出展していた人のなかで一番興味をそそられたのはベアトリス・ミリャーゼスという人だ。ブラジル生まれらしが、その作品はどちらかとうと北欧を思い出させる。洗練された色彩感覚が魅力的なのだが、この人の最大の魅力はコマーシャリズムというか、あえて商業主義的な匂いがキャンバスからしてくるところじゃないかと思う。今すぐにでも、どこかの有名ブランドとコラボレーションできてしまいそうな感じが漂ってるのだ。
もう1人。アンジェロ・フィロメーノの作品も中心にあるヘビーさと素材や表現の軽さとの対比は面白いと思った。ただ、生理的にちょっとその「ヘビー」なところってのが受け入れられないのだが。
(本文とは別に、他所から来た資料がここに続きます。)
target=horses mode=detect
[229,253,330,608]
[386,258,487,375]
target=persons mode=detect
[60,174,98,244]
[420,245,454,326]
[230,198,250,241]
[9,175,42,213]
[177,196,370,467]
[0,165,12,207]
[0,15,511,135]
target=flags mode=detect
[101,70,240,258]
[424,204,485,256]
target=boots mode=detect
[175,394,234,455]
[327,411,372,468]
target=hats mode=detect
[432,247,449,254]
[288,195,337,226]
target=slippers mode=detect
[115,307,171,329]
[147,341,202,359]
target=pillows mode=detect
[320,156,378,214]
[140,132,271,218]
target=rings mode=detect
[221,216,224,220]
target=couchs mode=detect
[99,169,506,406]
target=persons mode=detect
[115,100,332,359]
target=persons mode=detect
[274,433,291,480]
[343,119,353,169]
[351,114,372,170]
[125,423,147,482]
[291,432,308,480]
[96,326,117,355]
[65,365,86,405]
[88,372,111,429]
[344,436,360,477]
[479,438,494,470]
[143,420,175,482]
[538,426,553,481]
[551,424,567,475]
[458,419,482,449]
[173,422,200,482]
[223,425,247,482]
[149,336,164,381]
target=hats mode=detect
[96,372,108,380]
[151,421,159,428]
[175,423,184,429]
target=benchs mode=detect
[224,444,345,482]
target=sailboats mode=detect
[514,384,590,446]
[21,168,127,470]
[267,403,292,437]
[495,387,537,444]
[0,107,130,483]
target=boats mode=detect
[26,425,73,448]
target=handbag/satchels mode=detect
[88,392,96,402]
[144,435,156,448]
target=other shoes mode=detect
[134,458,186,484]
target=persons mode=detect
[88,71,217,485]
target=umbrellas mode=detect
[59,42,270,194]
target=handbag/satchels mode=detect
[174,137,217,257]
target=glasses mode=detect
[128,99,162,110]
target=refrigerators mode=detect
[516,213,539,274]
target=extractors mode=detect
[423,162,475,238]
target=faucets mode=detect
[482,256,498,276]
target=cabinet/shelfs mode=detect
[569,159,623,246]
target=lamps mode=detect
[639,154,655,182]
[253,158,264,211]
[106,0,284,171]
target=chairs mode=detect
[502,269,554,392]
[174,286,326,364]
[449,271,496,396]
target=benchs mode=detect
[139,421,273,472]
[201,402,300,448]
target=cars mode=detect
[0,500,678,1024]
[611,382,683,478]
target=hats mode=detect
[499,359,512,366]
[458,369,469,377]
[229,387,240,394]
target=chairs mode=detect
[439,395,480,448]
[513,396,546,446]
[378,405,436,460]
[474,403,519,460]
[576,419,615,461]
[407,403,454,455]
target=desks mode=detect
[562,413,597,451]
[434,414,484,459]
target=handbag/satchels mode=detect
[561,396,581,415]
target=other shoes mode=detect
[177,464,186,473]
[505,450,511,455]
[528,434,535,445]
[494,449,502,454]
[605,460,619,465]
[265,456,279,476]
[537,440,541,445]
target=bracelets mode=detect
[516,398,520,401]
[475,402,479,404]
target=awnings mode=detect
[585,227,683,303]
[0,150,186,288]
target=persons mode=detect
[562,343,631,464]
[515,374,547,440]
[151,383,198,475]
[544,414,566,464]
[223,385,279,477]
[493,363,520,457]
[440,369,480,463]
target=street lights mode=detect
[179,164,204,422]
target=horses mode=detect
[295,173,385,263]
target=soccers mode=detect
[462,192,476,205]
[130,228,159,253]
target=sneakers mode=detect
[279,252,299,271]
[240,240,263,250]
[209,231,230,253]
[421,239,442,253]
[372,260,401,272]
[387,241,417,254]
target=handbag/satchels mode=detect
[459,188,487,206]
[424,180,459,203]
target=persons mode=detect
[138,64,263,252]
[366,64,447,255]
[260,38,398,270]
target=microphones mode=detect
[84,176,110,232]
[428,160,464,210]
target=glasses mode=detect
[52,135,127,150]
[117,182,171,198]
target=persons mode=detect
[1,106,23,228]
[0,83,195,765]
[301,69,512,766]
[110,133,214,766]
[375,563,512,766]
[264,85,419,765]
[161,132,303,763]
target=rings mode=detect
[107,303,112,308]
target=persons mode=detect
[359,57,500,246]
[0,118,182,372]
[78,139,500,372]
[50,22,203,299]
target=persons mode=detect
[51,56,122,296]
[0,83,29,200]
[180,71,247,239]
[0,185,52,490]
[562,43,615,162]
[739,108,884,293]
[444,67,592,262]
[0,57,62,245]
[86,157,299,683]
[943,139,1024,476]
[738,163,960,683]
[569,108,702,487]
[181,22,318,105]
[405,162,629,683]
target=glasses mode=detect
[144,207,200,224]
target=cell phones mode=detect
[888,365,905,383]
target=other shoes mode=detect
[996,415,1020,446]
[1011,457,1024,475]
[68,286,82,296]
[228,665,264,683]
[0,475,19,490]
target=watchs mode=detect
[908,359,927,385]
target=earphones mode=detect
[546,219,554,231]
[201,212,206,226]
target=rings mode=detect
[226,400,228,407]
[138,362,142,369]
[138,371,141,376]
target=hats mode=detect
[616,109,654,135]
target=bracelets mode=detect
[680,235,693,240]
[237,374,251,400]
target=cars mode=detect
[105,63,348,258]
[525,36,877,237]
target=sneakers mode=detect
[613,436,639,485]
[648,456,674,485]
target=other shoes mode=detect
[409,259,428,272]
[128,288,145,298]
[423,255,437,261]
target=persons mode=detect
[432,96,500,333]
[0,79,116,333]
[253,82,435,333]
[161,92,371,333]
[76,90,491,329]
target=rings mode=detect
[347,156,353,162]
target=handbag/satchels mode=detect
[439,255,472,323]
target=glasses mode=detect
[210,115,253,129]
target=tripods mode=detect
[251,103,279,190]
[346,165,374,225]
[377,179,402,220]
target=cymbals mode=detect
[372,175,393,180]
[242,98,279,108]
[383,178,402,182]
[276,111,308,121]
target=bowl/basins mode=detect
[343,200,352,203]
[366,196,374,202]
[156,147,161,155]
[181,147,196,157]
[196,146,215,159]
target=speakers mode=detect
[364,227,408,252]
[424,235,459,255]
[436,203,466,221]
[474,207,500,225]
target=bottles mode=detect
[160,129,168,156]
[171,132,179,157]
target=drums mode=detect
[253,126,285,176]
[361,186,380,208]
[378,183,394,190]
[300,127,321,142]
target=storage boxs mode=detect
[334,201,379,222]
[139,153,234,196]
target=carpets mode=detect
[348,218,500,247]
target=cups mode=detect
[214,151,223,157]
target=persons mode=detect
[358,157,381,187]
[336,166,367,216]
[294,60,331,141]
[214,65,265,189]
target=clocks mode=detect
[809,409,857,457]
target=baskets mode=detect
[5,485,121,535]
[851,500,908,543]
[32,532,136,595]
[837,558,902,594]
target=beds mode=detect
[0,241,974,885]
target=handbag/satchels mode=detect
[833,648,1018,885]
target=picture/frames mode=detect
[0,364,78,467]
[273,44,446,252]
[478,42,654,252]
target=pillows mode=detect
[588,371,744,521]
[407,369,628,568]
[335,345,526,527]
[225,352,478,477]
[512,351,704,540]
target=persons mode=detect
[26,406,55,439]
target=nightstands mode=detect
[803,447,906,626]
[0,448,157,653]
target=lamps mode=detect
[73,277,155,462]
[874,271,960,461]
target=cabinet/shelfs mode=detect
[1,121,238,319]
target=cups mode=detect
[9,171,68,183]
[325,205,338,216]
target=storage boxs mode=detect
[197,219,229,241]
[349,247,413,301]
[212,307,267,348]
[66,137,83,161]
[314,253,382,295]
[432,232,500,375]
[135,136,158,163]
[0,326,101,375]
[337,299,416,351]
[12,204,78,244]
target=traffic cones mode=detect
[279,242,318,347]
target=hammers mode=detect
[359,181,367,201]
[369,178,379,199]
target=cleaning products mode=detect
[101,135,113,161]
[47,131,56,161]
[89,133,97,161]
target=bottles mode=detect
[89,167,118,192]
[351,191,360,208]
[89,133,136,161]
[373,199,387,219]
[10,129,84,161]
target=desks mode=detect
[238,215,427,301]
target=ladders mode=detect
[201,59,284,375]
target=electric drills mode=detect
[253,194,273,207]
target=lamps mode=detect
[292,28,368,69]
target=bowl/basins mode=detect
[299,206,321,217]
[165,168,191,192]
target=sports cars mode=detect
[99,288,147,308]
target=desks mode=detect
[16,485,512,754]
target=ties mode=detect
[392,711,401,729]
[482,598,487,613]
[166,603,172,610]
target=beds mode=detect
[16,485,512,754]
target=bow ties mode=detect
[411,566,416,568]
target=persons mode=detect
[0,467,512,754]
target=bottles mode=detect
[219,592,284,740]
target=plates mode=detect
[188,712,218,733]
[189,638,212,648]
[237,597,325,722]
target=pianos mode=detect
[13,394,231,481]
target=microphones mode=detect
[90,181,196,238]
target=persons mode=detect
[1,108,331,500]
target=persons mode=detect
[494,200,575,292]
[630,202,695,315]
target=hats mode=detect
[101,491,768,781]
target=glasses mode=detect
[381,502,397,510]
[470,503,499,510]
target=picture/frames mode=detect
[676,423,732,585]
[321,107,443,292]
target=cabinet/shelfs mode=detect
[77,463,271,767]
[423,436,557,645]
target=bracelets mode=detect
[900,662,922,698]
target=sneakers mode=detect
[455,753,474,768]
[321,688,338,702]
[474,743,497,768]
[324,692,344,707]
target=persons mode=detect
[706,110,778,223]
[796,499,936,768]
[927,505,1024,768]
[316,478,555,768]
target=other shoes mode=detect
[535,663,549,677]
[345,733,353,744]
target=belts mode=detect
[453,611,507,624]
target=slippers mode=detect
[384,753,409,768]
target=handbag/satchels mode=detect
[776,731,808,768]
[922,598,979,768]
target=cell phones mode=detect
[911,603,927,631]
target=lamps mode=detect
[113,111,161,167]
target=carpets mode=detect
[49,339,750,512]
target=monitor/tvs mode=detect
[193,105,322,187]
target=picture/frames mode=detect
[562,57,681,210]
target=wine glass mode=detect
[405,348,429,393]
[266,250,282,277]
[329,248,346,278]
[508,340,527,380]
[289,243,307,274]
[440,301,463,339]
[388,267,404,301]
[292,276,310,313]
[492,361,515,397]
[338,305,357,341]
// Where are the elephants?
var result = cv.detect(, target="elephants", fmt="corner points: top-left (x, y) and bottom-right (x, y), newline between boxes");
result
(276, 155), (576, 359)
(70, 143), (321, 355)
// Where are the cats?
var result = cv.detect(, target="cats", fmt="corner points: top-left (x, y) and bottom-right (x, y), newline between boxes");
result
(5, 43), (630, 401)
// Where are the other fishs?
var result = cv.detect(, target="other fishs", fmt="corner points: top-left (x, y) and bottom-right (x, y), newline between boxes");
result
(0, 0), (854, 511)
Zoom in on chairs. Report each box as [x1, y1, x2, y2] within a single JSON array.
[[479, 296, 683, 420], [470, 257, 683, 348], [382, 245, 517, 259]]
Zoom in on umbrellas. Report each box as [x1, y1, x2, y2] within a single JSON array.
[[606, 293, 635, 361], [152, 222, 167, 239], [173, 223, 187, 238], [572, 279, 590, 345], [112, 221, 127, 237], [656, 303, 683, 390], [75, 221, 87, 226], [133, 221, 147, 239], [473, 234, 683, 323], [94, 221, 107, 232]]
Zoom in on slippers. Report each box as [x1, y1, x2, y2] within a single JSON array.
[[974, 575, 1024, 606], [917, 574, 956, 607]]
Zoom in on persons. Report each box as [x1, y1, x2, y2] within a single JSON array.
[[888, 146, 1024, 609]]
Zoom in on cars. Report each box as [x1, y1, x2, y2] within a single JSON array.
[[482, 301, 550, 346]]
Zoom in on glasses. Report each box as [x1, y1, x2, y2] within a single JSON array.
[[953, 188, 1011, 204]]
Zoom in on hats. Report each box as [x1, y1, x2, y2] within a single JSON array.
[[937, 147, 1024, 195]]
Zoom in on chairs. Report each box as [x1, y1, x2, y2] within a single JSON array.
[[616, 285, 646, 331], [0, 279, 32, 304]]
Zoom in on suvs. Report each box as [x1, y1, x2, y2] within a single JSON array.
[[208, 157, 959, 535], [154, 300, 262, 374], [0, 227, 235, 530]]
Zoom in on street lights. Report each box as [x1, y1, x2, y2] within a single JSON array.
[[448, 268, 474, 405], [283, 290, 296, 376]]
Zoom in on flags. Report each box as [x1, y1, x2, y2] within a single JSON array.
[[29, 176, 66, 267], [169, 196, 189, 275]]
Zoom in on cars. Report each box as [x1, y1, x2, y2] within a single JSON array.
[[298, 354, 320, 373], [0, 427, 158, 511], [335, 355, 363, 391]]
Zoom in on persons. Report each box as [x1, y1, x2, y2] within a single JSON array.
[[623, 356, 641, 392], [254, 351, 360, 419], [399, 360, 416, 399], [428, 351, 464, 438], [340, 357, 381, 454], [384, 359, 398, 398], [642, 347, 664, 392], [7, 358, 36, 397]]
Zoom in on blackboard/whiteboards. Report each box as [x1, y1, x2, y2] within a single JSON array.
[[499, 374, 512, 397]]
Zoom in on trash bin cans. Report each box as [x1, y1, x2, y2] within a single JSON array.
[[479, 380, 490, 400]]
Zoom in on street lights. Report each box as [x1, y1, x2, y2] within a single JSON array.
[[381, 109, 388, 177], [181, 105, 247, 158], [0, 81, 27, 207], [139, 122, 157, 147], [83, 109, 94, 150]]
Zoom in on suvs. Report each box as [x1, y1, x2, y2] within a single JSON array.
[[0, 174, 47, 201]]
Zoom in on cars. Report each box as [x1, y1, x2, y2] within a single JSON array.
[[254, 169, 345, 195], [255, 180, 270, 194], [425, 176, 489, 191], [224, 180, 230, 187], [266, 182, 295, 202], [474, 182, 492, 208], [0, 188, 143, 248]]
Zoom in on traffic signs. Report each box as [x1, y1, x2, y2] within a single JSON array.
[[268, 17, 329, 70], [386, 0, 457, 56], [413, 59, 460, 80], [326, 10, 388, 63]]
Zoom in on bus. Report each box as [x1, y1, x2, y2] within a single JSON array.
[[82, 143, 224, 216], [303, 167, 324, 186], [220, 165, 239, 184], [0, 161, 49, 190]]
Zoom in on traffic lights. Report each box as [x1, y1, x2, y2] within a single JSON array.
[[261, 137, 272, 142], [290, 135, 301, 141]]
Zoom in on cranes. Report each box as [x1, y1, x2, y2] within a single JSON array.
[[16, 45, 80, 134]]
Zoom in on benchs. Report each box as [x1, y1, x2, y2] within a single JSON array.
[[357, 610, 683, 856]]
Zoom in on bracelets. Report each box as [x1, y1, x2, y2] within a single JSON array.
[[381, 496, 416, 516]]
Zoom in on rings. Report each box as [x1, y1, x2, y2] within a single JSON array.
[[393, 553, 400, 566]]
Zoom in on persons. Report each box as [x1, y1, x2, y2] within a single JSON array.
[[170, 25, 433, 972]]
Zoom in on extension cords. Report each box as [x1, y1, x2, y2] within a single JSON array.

「歴史の歴史」と「コレクション展II」が有料の特別展示だったが、スタイリストの大森ようこさんとキャンドルアーチストのマエダサチコさんのコラボによる「不自由な夢」という無料の展示も開催されていた。嫁は大森ようこさんのことが大好きだったので予想外にそんな展示が観れたことにかなり感激していた。

翌日は、徳田秋聲、室生犀星の記念館をまわった。徳田秋聲記念館でしか買えない文庫本を2冊買ってしまった。こういう限定本に弱い。徳田秋聲を中上健次、古井由吉といった現代作家達も絶賛していたのは知らなかった。
ボクは「」ぐらいしか読んでおらず、読んだ当時もそんなに感じ入った覚えもないのだが、再度これを期に読み直してみようと思っている。この年になって読んでみたらまた違う感慨が得られるかもしれない。
室生犀星も「抒情小曲集」の「ふるさとは遠きにありて思ふもの/そして悲しくうたふもの」ぐらいしか知らなかったのだが、小説もけっこう面白そうだ。生い立ちでの屈折が相当色濃く小説に反映されているようで、裏側を知って読んだほうが面白そうではある。